It may be more about protestants oppressing other protestants because they agreed with the Pope, but nothing in the College’s 1924 Statement of Faith seems to have been violated, rather it is the political discourse interpreted by the college’s ruling powers that is at risk as is freedom of inquiry appropriate to a liberal arts college.
Like the brief of the fired Florida Atlantic University professor where student complaints, normally part of community moderation and due process, have trumped tenure rights. This should have speech protections even in an institution that requires an oath to the institution’s religious origins text, which is relatively conventional compared to the doctrines of some other fundmentalist institutions.
One could even say that, contrary it would seem to the totalizing discourse of Christianity that a faculty member of color and the first tenured African American faculty member is not free to make a small symbolic point that in fact demonstrates greater personal faith consonant with the academic goals of the institution. OTOH it may simply be a reactionary attempt to elevate a covert racism to the level of personnel policies using the recent manufacture of cultural micro-aggressions on various college/university campuses.

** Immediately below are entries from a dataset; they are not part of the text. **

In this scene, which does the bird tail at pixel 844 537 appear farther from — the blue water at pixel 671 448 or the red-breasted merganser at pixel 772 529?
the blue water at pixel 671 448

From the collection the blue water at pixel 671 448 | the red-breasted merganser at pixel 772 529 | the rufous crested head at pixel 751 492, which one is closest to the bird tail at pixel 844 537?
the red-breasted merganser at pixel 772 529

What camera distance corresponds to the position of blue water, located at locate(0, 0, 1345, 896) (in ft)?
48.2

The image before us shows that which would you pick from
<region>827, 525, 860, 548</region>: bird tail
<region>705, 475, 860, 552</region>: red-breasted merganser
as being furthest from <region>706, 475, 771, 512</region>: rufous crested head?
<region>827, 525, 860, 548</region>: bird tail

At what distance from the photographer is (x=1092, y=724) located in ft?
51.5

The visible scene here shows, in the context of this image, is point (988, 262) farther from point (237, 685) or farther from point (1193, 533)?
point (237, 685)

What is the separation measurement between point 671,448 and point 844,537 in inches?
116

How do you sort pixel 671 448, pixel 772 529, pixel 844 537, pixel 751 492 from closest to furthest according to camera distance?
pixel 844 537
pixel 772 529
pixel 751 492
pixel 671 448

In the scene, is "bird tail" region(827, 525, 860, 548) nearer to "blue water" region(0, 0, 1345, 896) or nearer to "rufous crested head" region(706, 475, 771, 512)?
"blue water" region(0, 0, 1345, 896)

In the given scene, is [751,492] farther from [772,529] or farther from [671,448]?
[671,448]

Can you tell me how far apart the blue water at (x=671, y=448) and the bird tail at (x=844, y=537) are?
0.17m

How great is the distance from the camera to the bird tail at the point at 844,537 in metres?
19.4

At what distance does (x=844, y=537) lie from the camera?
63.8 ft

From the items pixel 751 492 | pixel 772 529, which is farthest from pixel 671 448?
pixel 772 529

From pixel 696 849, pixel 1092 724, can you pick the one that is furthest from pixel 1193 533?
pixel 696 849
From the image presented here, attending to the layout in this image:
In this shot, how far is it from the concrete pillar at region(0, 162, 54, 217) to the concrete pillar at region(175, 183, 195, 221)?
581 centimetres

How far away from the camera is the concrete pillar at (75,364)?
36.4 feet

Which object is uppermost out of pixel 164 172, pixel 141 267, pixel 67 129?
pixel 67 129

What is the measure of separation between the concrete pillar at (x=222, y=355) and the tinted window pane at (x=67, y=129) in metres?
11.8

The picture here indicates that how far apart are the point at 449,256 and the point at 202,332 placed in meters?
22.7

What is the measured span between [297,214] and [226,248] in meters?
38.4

Larycia Hawkins, an associate professor of political science at Wheaton College, was placed on administrative leave on Tuesday after suggesting that believers in the two faiths do indeed follow the same God. Hawkins has also been wearing a hijab—the headscarf worn by many Muslim women—as a gesture of what she calls “embodied solidarity” with Muslims this month. She pledged to wear it throughout the Advent season, including while she teaches at the Illinois liberal-arts college, and while flying to her home state of Oklahoma, which in 2010 passed a constitutional amendment banning its courts from considering Islamic Sharia law in decisions…
In a statement posted to Facebook on December 10, Hawkins explained the gesture this way:
I don't love my Muslim neighbor because s/he is American.
I love my Muslim neighbor because s/he deserves love by virtue of her/his human dignity.
I stand in human solidarity with my Muslim neighbor because we are formed of the same primordial clay, descendants of the same cradle of humankind--a cave in Sterkfontein, South Africa that I had the privilege to descend into to plumb the depths of our common humanity in 2014.
I stand in religious solidarity with Muslims because they, like me, a Christian, are people of the book. And as Pope Francis stated last week, we worship the same God.
Wheaton’s official objection is Hawkins’s conflation of the gods of Christianity and Islam. One level, it is a question of semantics: If there is omnipotent, omnipresent, and omniscient God, he can at least hear the prayers of everyone on earth, even if they are misdirected. Still, the question is an important one for many believers, because it is related to the question of whether all faiths are equal paths to God...
When it comes to academic freedom, religiously affiliated colleges occupy a space of perpetual tension. Those which are serious academic institutions—and Wheaton is one—want to nurture scholarship and free inquiry just like any other college does.
But they also want to cultivate a community oriented around one particular worldview, and everyone who studies and works there understands that. What that looks like in practice can be a source of discord within that community, and at times like this, a source of bafflement and mockery to outsiders. Within the past decade, Wheaton has dismissed a professor who converted to Catholicism, and another for declining to discuss his divorce.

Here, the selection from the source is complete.